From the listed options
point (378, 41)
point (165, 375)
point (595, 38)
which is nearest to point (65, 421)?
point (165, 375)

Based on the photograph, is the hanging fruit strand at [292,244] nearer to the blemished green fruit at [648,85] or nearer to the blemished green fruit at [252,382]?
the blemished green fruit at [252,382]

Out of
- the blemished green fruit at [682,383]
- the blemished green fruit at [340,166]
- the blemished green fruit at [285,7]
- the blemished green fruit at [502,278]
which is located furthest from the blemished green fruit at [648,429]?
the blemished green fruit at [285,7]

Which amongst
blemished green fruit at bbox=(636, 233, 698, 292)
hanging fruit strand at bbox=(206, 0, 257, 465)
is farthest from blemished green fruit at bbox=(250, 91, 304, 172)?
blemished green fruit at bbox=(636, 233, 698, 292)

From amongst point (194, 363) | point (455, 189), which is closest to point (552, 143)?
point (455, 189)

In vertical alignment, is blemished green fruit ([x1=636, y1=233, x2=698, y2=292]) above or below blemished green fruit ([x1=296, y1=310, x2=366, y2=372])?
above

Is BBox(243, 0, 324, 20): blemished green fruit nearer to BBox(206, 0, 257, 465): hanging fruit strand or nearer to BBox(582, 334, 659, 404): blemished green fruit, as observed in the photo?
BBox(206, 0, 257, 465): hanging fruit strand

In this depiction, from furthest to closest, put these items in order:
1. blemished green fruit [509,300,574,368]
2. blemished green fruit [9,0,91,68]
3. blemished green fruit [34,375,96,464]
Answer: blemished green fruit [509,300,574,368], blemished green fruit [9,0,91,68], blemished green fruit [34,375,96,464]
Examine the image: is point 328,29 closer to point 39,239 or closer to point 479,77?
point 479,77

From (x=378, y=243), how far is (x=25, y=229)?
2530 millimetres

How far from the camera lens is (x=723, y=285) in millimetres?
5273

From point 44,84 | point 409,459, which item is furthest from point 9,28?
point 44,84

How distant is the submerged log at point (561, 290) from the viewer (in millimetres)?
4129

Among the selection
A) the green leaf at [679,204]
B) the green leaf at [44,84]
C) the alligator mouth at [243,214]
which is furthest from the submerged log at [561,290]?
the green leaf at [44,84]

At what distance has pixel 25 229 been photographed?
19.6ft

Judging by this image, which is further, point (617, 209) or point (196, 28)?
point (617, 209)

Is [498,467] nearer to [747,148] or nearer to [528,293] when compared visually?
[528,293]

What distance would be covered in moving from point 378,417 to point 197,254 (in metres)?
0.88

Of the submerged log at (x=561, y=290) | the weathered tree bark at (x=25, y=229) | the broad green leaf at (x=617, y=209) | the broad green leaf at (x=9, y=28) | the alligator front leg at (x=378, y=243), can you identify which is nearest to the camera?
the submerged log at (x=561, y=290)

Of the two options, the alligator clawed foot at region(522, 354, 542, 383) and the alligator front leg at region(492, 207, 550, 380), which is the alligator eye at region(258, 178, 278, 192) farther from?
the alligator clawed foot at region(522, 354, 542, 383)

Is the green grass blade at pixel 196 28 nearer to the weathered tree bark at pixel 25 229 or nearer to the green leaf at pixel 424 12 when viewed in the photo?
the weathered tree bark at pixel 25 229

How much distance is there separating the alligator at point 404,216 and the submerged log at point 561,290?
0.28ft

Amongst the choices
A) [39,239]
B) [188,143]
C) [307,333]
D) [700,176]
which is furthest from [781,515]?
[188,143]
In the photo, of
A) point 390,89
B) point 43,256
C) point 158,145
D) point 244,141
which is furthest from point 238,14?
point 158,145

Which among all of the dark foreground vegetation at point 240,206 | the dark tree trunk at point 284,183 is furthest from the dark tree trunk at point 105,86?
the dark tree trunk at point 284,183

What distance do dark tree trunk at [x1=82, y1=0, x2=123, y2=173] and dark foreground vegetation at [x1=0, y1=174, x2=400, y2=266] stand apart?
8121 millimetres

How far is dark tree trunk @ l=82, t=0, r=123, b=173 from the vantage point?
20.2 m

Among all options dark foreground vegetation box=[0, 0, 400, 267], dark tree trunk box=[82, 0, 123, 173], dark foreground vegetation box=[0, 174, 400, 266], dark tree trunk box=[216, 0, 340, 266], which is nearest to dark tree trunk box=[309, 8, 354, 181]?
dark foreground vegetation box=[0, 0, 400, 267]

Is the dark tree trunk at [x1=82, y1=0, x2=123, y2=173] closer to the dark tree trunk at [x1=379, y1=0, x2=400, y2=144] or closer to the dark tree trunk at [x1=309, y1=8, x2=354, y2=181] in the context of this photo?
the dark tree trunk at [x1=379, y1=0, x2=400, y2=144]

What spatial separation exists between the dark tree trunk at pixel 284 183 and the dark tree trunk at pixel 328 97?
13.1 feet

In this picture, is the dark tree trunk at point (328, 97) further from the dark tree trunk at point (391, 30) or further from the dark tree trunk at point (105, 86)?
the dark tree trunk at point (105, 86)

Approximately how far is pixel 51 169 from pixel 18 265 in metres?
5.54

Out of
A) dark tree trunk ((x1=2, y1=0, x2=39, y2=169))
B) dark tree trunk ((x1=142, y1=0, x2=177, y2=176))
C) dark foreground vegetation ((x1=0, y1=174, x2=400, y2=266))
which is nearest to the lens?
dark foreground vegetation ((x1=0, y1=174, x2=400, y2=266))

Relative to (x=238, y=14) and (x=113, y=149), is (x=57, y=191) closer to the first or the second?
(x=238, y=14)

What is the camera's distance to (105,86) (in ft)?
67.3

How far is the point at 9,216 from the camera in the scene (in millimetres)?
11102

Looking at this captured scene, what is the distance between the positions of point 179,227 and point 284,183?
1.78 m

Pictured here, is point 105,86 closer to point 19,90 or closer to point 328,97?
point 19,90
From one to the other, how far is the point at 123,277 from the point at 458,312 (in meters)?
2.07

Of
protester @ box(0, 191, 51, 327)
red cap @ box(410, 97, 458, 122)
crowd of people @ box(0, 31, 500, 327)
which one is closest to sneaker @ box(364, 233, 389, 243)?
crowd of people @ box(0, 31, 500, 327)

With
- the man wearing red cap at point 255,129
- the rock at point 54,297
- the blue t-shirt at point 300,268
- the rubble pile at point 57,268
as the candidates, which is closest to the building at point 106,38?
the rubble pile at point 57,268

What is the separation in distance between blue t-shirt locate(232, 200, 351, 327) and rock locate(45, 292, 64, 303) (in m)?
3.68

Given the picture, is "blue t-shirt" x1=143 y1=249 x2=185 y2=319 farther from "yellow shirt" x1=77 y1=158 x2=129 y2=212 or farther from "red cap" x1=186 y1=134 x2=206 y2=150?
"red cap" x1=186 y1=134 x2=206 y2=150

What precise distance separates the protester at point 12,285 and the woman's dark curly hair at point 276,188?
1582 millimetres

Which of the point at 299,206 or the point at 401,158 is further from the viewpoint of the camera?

++++++++++++++++++++

The line containing "What is the separation" and every line after it, through the end of the records, should be repeated exactly and alone.

# [FULL RESPONSE]
What is the separation in distance between blue t-shirt locate(232, 200, 351, 327) and rock locate(45, 292, 64, 303) (in m)?
3.68

Given the picture, is "blue t-shirt" x1=143 y1=249 x2=185 y2=319 farther from "yellow shirt" x1=77 y1=158 x2=129 y2=212 or farther from "red cap" x1=186 y1=134 x2=206 y2=150?
"red cap" x1=186 y1=134 x2=206 y2=150

What precise distance separates the protester at point 12,285 and the woman's dark curly hair at point 276,188?
1582 millimetres

Which of the point at 299,206 or the point at 401,158 is further from the viewpoint of the camera?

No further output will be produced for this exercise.